3.   Sont exclus du champ d’application du présent règlement :

a)

le déchargement à terre de déchets produits par le fonctionnement normal des navires et des plates-formes offshore, y compris les eaux résiduaires et les résidus, pour autant que ceux-ci sont régis par la convention internationale pour la prévention de la pollution par les navires, [signée à Londres le 2 novembre 1973, telle que complétée par le protocole du 17 février 1978] (Marpol 73/78), ou d’autres instruments internationaux contraignants ;

b)

les déchets produits à bord de véhicules, de trains, d’avions et de navires, jusqu’à ce que ces déchets soient débarqués en vue de leur valorisation ou élimination ;

[...] »

7

Selon l’article 2 dudit règlement :

« Aux fins du présent règlement, on entend par :

1)

“déchet”, la définition qui en est donnée à l’article 1er, paragraphe 1, [sous] a), de la directive [2006/12] ;

[...]

34)

“transfert”, le transport de déchets destinés à être éliminés ou valorisés [...]

[...] »

8

L’article 3, paragraphe 1, du même règlement dispose :

« Sont soumis à la procédure de notification et de consentement écrits préalables, conformément aux dispositions du présent titre, les transferts ayant pour objet les déchets suivants :

a)

s’il s’agit de déchets destinés à être éliminés :

tous les déchets ;

b)

s’il s’agit de déchets destinés à être valorisés :

i)

les déchets figurant à l’annexe IV, laquelle comprend notamment les déchets énumérés aux annexes II et VIII de la convention de Bâle [sur le contrôle des mouvements transfrontières de déchets dangereux et de leur élimination, signée le 22 mars 1989, approuvée au nom de la Communauté économique européenne par la décision 93/98/CEE du Conseil, du 1er février 1993 (JO 1993, L 39, p. 1)] ;

ii)

les déchets figurant à l’annexe IV A ;

iii)

les déchets pour lesquels il n’existe pas de rubrique propre dans les annexes III, III B, IV ou IV A ;

iv)

les mélanges de déchets pour lesquels il n’existe pas de rubrique propre dans les annexes III, III B, IV ou IV A, sauf s’ils figurent à l’annexe III A. »

9

L’article 4 du règlement no 1013/2006 prévoit :

« Lorsque le notifiant a l’intention de transférer des déchets visés à l’article 3, paragraphe 1, [sous] a) ou b), il adresse une notification écrite préalable à l’autorité compétente d’expédition, qui la relaie et, s’il procède à une notification générale, il se conforme à l’article 13.

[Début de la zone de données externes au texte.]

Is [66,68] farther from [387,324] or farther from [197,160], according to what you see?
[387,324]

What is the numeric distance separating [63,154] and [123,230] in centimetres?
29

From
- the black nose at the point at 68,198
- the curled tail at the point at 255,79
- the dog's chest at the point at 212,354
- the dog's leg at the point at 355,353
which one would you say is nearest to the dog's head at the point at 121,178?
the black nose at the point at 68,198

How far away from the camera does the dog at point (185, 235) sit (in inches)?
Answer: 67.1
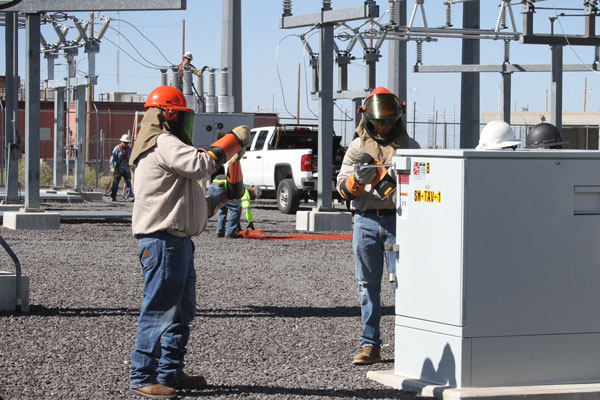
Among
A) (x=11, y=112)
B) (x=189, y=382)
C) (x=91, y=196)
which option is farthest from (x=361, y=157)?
(x=91, y=196)

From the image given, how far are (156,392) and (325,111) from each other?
13240 millimetres

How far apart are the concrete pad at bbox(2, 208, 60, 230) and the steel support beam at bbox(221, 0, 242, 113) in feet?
17.8

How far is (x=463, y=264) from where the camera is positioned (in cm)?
607

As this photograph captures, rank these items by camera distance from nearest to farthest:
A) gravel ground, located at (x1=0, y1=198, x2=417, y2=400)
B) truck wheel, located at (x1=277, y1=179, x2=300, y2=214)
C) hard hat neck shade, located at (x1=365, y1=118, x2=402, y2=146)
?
gravel ground, located at (x1=0, y1=198, x2=417, y2=400), hard hat neck shade, located at (x1=365, y1=118, x2=402, y2=146), truck wheel, located at (x1=277, y1=179, x2=300, y2=214)

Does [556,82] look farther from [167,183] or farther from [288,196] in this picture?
[167,183]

Les notifications doivent répondre aux exigences suivantes :

1)

Documents de notification et de mouvement :

La notification est effectuée au moyen des documents suivants :

a)

le document de notification figurant à l’annexe I A ; et

b)

le document de mouvement figurant à l’annexe I B.

Pour procéder à une notification, le notifiant remplit le document de notification et, le cas échéant, le document de mouvement.

[...]

Le document de notification et le document de mouvement sont délivrés au notifiant par l’autorité compétente d’expédition.

[...] »

Le droit allemand

10

En vertu de son article 2, paragraphe 2, point 13, les dispositions du Gesetz zur Förderung der Kreislaufwirtschaft und Sicherung der umweltverträglichen Bewirtschaftung von Abfällen (Kreislaufwirtschaftsgesetz – KrWG) (loi visant à promouvoir l’économie circulaire et à garantir la gestion écologique des déchets), du 24 février 2012 (BGBl. 2012 I, p. 212), ne sont pas applicables à la collecte et au transfert des déchets d’exploitation des navires et des résidus de cargaison, pour autant que ces questions sont régies par le droit fédéral ou de Land sur le fondement de conventions internationales ou supranationales.

11

L’article 32 du Niedersächsisches Abfallgesetz (loi sur les déchets du Land de Basse-Saxe) dispose :

« En application des dispositions de la présente loi, il convient d’entendre par

[...]

6.   Déchets d’exploitation des navires :

a)

tous les déchets (y compris les eaux résiduaires, et résidus autres que les résidus de cargaison) qui sont produits dans le contexte de l’exploitation d’un navire et qui relèvent des annexes I, IV et V de la [convention Marpol 73/78]), ainsi que

b)

les déchets liés à la cargaison tels que définis au point 1.7.5. des directives pour la mise en œuvre de [la convention Marpol 73/78] ;

7.   Résidus de cargaison : les restes de cargaisons à bord qui demeurent dans les cales ou dans les citernes à cargaison après la fin des opérations de déchargement et de nettoyage, y compris les excédents et quantités déversées lors du chargement/déchargement. »

12

Selon l’article 35, paragraphe 1, de la loi sur les déchets du Land de Basse-Saxe, la conductrice ou le conducteur du navire a l’obligation, avant de quitter le port, de déposer tous les déchets d’exploitation des navires dans une installation de réception portuaire. L’article 36, paragraphe 1, de cette loi impose la même obligation en ce qui concerne les résidus de cargaison.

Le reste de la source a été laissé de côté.